O contato com documentação sobre curandeiros, métodos de cura, ervas medicinais, sobre a medicina espanhola e portuguesa, fundação de enfermarias e hospitais no período colonial e outros, nos permitiu usar a documentação para analisar a concepção de doença tida pelos indígenas, que se distinguia da visão espanhola principalmente por seu vínculo aos deuses e por isso, a necessidade de rituais. Procuramos entender por que a população indígena optava pela medicina tradicional ou mágica em dados momentos e em outros recorria aos hospitais fundados pelos europeus.
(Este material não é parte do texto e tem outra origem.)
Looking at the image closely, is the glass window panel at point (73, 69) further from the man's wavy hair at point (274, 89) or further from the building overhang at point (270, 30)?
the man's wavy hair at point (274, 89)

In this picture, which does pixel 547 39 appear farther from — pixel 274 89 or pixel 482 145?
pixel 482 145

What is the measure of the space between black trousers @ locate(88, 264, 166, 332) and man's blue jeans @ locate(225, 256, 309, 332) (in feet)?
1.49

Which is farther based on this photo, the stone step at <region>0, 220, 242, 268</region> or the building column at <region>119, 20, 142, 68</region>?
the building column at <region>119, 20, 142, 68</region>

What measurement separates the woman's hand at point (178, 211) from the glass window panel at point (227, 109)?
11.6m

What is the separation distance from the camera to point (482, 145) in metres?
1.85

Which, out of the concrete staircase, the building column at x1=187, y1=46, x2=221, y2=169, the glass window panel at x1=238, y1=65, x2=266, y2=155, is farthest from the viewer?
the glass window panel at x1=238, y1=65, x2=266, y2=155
Sabemos que os religiosos tinham por obrigação cuidar da saúde da população indígena, bem como, evangelizá-los, extirpar suas idolatrias e prepará-los para a nova estrutura colonial. Para tanto, desde o começo da colonização foram criados diversos serviços assistenciais para atender às necesidades mais prementes, visto que várias doenças oriundas do Velho Mundo afetaram a população nativa. Houve grandes problemas sanitários, devido à falta de resistência das populações locais à ação desses germes até então inexistentes nessa região. Isso causou uma catástrofe demográfica, levando à criação de diversos hospitais destinados ao cuidado dessa população. Desde 1533, são fundadas enfermarias e hospitais em distintos locais, mostrando também a existência de um intercâmbio científico, em que os espanhóis passaram a observar e utilizar métodos curativos da população indígena.
No caso específico das enfermedades mentais não foi distinto e o que pudemos perceber é que os documentos tratam de varias doenças e tratamentos que não necessariamente eram conhecidos pelos europeus.